My local Ace harware store has an excellent stock of bolts/nuts/screws, much much better than the big-box stores. That said, there are two full rows of imperial fasteners and one row end of metric. The downside is that buying fasteners in single quantities is expensive. I'm thinking that I need to order some 100-count boxes of common screws from Enco instead.

Of course, you need a full metric set of wrenches and sockets to work on any vehicle these days, as imperial and metric fasteners are mixed freely (not to metion Torx).


----------



## shred (Nov 22, 2008)

Maryak  said:
			
		

> Our US friends were smarter than we were, they stuck to their guns and used what they were and are comfortable with. :bow: Wonder how they get on if they want imp or metric fasteners ???


Actually it's becoming a nuisance for model engine building. Everything imported has metric fasteners (including lot of US cars), while the old stuff has imperial. The hardware store stock of metric fasteners isn't large by any means and even the imperial selection is pretty poor unless you're building full-size. Unless you go way out of your way, tooling is 99% imperial.. 

Engine plans have a mix from all-imperial to all-metric to mixed hodgepodges (and the old Brit plans have fun things like BA threads we don't get), especially if the same plan has been converted from one to the other and back. You need to carry two full sets of hex keys or wrenches if you plan to turn any bolts or socket screws you run across.

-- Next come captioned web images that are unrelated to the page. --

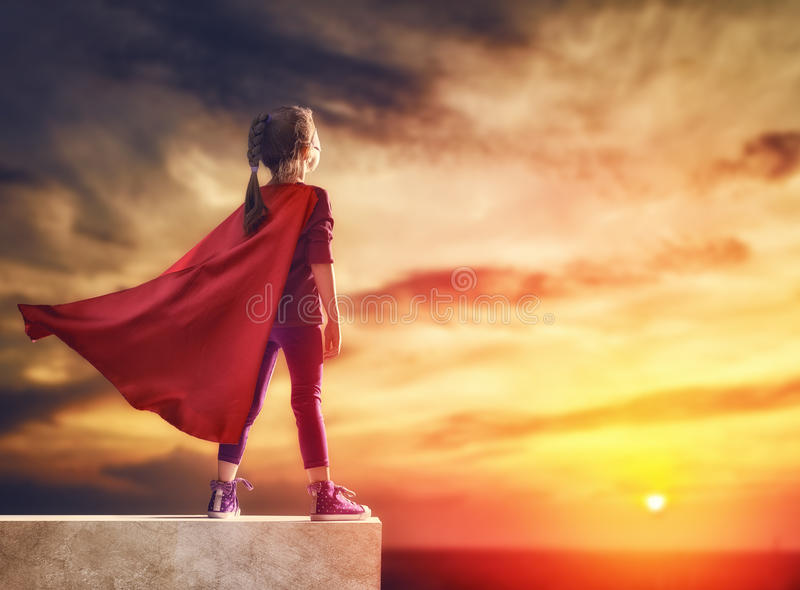 Child plays superhero. Little child plays superhero. Kid on the background of sunset sky. Girl power concept stock photography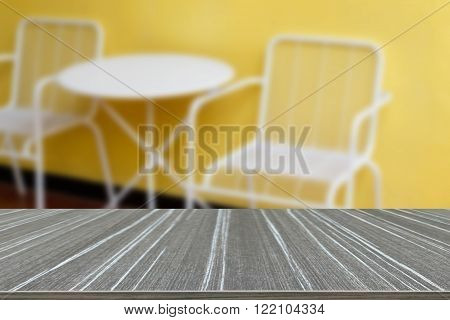 white metal chair and desk with yellow wall (blur background and wooden table for displaying your product)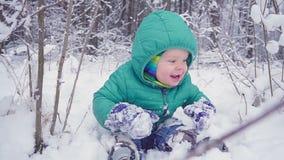 Den gladlynta en årspojken sitter i vinterskogen och skrattar skapat med gimbalen lager videofilmer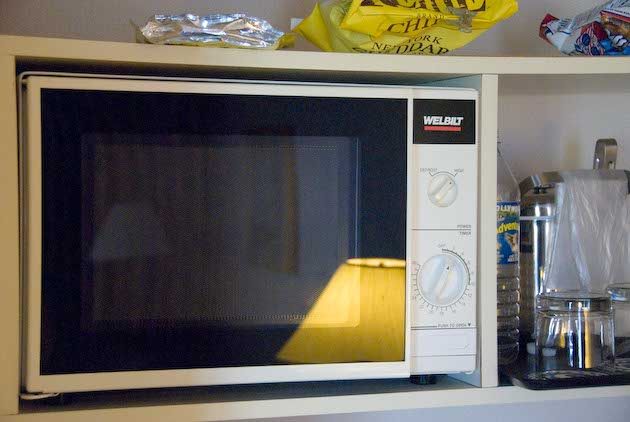 The cheap microwave oven placed on an even cheaper, sagging shelf at the Sheraton Suites hotel, Cuyahoga Falls, Ohio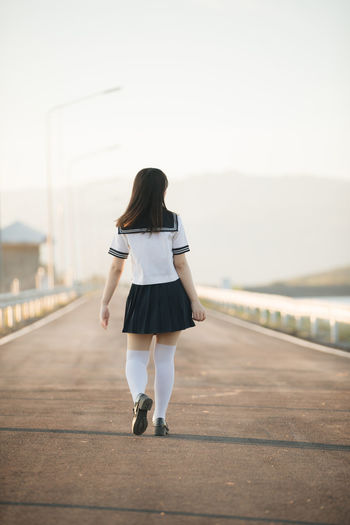 Rear view of woman wearing uniform while walking on road against sky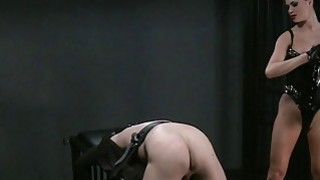 Busty mistress spanking male sub in dungeon Preview Image
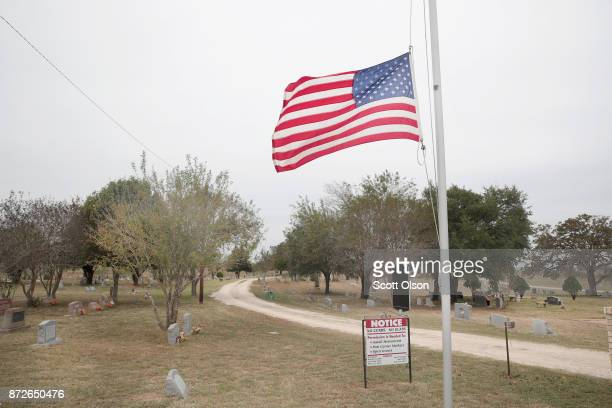 A flag flies at half mast outside the Sutherland Springs Cemetery on November 10 2017 in Sutherland Springs Texas Tomorrow the first victimis of the...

The other day I think I found a metric threaded SHCS with an imperial hex hole 

Luckily there's a local bolt supply that has pretty much anything I could ever need available for cheap, but it makes me wonder how the next generation tinkerers will get on with so little inspiration at the 'hardware' store. The last real hardware store with a wall of cigar-sized boxes full of little odd parts closed. I wanted to buy the whole wall. As a kid, I'd go into those places and poke at the little boxes with ball bearings and magnets and springs and so on and imagine the cool things that could be made with them. Now it's all window treatments and custom drawer pulls.


----------



## Cedge (Nov 22, 2008)

Perhaps a bit off topic, but the city where I live, for many years, hosted the world's largest international textile machinery show. Shortly after the rest of the world went metric, I noticed something odd. The international visitors were walking around town with bags full of yard sticks and 12 inch rulers. Some had what looked like hundreds of them. 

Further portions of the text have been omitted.